“Seriously? I already gave it to the computer. Twice.”
“I’m sorry, ma’am, but I need your claim number to assist you.”
She sighs heavily. Repeats the 22-digit string.
“Was that 4206 at the end there, ma’am?”
“I do apologize, but I am unable to find it.”
A deep breath. “Shall I repeat it a fourth time?”
“Yes, ma’am, I do advise that you do.”
“I do apologize for any inconvenience, ma’am. I can confirm that I have now located the claim. How can I assist you today?”
“I want to cancel my claim.”
“All right, I’d be more than happy to assist you with that. I understand that you want to cancel your pending claim for,” a pause while she reads the screen, “a defective boyfriend, remedy sought: breakup, for a claim amount of $2,000. Can you please tell me in a few words why you wish to cancel this claim?”
“I—well, just didn’t need to make the claim. I just want to retract it.”
“Can you be a little more specific, ma’am?
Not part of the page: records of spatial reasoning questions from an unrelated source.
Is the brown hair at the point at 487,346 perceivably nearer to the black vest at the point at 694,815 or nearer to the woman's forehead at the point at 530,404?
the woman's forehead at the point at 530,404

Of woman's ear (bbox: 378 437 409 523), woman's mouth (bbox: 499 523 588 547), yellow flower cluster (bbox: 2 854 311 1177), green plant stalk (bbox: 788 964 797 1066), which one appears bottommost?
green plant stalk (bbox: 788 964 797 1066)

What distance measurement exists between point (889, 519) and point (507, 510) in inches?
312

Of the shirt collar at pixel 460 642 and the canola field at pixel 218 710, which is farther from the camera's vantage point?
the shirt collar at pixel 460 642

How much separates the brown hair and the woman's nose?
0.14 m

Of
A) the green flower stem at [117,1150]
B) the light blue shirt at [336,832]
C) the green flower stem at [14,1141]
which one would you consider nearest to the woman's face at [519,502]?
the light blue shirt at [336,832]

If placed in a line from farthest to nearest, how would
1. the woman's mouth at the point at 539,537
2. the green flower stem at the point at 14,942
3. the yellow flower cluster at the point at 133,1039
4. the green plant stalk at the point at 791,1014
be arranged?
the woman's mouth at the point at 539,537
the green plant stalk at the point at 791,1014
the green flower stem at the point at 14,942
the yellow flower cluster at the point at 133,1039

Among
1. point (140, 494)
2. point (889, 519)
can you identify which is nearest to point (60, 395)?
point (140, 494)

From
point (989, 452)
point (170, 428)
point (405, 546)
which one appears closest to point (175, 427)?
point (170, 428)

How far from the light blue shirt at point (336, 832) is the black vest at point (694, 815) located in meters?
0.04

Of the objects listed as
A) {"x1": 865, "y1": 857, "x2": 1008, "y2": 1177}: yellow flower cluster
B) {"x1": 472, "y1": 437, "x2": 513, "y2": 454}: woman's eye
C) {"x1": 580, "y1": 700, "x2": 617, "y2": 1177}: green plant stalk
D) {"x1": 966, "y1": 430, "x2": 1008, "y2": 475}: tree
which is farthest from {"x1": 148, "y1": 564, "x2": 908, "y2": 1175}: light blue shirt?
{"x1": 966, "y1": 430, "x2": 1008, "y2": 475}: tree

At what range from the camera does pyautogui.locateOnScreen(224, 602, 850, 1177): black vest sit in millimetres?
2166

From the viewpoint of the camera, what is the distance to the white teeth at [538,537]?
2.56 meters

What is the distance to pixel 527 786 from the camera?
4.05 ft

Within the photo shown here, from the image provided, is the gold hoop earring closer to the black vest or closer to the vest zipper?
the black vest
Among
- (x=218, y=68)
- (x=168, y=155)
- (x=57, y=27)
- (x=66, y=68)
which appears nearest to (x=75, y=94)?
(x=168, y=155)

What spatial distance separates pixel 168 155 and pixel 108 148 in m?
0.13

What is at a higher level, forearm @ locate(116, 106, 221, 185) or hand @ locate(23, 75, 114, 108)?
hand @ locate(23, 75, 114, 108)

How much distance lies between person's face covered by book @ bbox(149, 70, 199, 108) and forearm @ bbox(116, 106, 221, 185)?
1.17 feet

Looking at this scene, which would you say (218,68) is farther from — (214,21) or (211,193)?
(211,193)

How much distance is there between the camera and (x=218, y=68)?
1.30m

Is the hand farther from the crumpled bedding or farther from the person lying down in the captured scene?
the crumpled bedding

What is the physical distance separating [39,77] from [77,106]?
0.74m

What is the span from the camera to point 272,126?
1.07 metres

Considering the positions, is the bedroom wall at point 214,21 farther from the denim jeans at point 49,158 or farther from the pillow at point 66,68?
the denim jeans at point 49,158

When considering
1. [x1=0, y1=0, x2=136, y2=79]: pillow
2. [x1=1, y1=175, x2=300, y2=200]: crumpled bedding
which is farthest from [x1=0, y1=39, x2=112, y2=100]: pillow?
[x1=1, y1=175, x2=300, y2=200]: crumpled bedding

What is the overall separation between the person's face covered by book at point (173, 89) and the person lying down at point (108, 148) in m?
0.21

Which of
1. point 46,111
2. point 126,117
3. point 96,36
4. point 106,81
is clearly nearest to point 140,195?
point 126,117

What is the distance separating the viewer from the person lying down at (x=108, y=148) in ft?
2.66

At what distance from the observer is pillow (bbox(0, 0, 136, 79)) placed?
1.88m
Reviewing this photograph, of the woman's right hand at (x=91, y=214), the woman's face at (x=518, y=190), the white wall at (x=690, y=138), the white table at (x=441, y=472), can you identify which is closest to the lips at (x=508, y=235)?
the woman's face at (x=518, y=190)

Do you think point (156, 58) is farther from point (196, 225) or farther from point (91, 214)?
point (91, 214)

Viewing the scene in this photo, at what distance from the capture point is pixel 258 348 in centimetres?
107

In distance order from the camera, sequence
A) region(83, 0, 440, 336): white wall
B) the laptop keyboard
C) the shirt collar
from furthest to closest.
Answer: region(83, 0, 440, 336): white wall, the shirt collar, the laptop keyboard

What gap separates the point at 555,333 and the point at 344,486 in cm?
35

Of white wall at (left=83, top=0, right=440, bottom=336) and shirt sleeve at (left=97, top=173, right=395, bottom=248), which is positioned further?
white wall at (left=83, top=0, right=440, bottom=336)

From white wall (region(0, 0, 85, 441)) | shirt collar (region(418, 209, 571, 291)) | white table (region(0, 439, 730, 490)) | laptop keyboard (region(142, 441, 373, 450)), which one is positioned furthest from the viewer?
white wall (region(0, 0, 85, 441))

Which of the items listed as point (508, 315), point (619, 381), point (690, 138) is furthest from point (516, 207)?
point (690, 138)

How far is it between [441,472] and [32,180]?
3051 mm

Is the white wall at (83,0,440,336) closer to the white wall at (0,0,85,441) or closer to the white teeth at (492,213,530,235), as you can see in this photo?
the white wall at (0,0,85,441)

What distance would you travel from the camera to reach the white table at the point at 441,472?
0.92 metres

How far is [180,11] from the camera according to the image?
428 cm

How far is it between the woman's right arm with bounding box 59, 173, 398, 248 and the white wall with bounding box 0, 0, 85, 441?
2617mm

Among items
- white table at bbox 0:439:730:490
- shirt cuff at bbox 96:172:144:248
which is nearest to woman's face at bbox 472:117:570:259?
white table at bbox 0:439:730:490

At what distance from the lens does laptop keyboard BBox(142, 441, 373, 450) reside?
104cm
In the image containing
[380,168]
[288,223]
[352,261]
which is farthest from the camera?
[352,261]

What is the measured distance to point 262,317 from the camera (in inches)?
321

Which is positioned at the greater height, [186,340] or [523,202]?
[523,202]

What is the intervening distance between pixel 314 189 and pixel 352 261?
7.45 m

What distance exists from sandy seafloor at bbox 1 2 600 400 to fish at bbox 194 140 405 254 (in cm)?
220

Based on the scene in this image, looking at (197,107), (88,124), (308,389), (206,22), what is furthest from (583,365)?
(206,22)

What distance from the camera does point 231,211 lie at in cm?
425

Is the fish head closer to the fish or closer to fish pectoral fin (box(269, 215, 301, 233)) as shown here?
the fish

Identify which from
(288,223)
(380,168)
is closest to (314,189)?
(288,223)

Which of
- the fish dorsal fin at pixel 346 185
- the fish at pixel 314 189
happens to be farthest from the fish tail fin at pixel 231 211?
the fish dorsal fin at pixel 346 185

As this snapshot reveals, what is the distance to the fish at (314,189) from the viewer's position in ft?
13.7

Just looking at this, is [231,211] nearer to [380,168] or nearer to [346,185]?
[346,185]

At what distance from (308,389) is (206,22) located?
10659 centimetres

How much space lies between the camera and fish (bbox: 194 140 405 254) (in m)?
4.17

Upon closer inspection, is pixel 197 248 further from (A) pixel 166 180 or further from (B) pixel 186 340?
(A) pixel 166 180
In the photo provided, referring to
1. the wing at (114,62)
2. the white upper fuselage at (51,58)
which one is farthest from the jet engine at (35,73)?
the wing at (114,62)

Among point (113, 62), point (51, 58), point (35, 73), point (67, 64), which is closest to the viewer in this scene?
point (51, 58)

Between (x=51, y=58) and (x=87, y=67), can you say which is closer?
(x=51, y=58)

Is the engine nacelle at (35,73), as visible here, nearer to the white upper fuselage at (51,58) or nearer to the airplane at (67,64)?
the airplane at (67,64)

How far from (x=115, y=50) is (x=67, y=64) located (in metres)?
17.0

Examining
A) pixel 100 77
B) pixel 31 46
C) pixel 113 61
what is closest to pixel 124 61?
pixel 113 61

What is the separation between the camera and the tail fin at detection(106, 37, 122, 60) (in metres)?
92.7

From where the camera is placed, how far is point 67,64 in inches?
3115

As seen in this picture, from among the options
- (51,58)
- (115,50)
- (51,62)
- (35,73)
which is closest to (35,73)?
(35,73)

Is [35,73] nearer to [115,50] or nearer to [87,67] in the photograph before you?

I see that this claim was filed 48 hours ago, so it is in the processing queue set to be paid out and the relationship terminated in under 24 hours.”
“I don’t understand, I can’t cancel?”
“Correct, ma’am, unless one of the available cancellation options is selected, at this stage of processing, the system will not let me cancel.”
“I see. Uh, I guess my reason is that I regret starting this process and I want to wipe it from the system.”
“Ma’am, I’m afraid that’s not a listed reason.”
“So there’s like a drop-down list of acceptable reasons to cancel?”
A slight waver of disloyalty in her voice as she admits: “Yes, ma’am.”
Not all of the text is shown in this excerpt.